Ford Mustang brings back iconic Mach 1 alongside electric Mach-E
Ford Motor Co. is reviving the storied Mustang Mach 1 badge for 2021, just in time to go on sale next to the futuristic Mach E electric SUV.
The fire-breathing, V8-powered Mach 1 will be the old-school bookend to Ford’s performance lineup as it introduces its stealthy, high-torque Mach-E — which Ford says is the battery-powered future of the company. The Mach-E is the first electric SUV ever produced by Mustang as it expands the legendary pony car beyond its two-door sports car roots.
Ford says the Mach 1 will be Mustang's most track-focused coupe. It will replace the Bullitt badge as a limited-edition, V-8 performance model slotted between the $36,725 GT and top-of-the-line, supercharged $71,495 GT500. Mustang is the world's most popular sports car with over 100,000 copies sold globally each year.
“Mach 1 has a special place in Mustang history,” said Dave Pericak, director of Ford icons. “Like the original, the all-new Mustang Mach 1 will be true to its heritage, delivering great looks and as the most track-capable 5.0-liter Mustang ever.”
Just as the iconic, fastback Mach 1 helped define the 1960s muscle car era when it was introduced in '69, so does Ford hope the Mach-E will define the emerging electric car era of the 2020s.
“The timing is undeniable with the introduction of the Mach-E,” said Karl Brauer, auto analyst, muscle car enthusiast and executive publisher of Kelley Blue Book. “The heritage of the Mach I invokes a sense of speed, and the Mach-E brings a distinctive name to the electric space with that heritage behind it.”
Badging aside, the Mach 1 and Mach-E couldn’t be more different. The iconic fastback coupe that debuted during the '60s golden era of muscle cars returns as Mustang’s ultimate, naturally-aspirated, 5.0-liter V8 beast. When it debuted in 1969, the Mach 1 set design cues that would carry through three generations of the Mach 1. The last Mach 1 was produced from 2003-2004.
The original Mach 1 featured quad headlights with the inner pair inset in the grille. Camouflaged shots of the 2021 Mach 1 released by Ford show round air intakes in the grille reminiscent of the '69 car's lights. The inlets might take the place of the Mach 1’s traditional hood scoop in order to cool the 5.0-liter V-8 beast within.
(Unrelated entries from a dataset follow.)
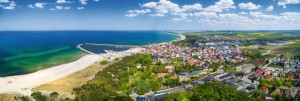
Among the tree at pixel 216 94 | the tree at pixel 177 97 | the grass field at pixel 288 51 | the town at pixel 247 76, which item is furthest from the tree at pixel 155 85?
the grass field at pixel 288 51

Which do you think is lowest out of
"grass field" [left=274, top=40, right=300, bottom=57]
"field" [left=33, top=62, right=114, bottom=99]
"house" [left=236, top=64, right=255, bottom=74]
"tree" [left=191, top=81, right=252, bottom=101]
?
"grass field" [left=274, top=40, right=300, bottom=57]

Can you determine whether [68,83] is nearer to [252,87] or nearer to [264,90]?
[252,87]

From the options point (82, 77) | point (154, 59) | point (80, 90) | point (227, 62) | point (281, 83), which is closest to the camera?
point (80, 90)

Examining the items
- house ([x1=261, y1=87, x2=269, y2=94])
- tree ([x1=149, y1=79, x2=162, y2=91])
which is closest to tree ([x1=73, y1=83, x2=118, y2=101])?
tree ([x1=149, y1=79, x2=162, y2=91])

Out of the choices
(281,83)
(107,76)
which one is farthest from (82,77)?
(281,83)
The Mach 1 traditionally features a hood scoop and a “shaker” option (a hood scoop that sticks through a hole in the hood), though Ford gave no indication of the latter. Rear photos do indicate that the 2021 Mach 1 will, however, continue the traditional rear wing and bazooka-sized quad tailpipes. Expect the new Mach 1 to also feature a signature matte black hood stripe and front spoiler.
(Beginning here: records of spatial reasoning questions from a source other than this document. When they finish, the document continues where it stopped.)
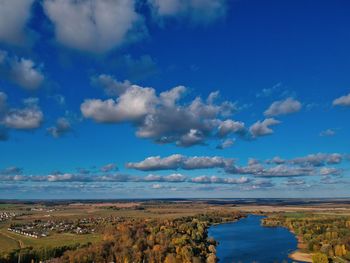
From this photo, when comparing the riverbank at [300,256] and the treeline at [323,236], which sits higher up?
the treeline at [323,236]

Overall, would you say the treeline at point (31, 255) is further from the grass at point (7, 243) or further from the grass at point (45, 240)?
the grass at point (7, 243)

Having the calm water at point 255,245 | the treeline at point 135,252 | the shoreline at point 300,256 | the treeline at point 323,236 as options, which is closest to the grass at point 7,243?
the treeline at point 135,252

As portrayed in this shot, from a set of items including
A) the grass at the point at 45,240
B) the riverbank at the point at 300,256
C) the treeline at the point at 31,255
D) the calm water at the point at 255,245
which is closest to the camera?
the treeline at the point at 31,255

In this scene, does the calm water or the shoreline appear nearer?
the shoreline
By contrast, the battery-powered Mach-E will not exhale through rear tailpipes because it will be powered by either one or two electric motors. The latter version will get the performance GT moniker and boast 459 horsepower and 612-pound feet of torque — competitive with the Mach 1’s power stats which should be similar to the Bullitt’s 480 horsepower and 420-pound feet of torque. The Mach 1 will have to hustle to stay with the EV's sub-4 second zero-60 time.
Expect dramatically different interiors as the Mach 1 will feature Mustang’s familiar dash and instrument displays with round, aviation-style air vents, while the Mach-E EV interior will be spartan with a big tablet center screen like its chief Tesla Model Y competitor.
In an indication of the expense of electric cars versus their gas-powered cousins, the Mach-E will start at $44,995 ($61,600 for the GT) while the Mach 1 will likely start at a price similar to the $48,905 Bullitt it replaces.
With the Mustang Bullitt and GT350 models slated for the chopping block at the end of the 2020 model year, the 2021 Mustang Mach 1 should take its traditional place as the most capable, normally-aspirated V-8 Mustang in the showroom.
“Starting in 1969, the Mach 1 was the best-known, highest-volume, highest profile performance version of the Mustang,” said KBB’s Brauer.
The first generation Mach 1 was re-imagined in 1974 as a hatchback version — a body style that the Mach-E EV will revive in SUV form. The Mach 1 badge returned for a third generation in 2003-2004 with a more athletic suspension and performance Brembo brakes. Photos indicate the new Mach 1 will also feature Brembos.
“Mach 1 has always been that bridge between base Mustangs and the Shelby models,” said Ted Ryan, heritage brand manager, Ford Archives. Now, Ford hopes it will help build a bridge to a new electric era of the performance automobile.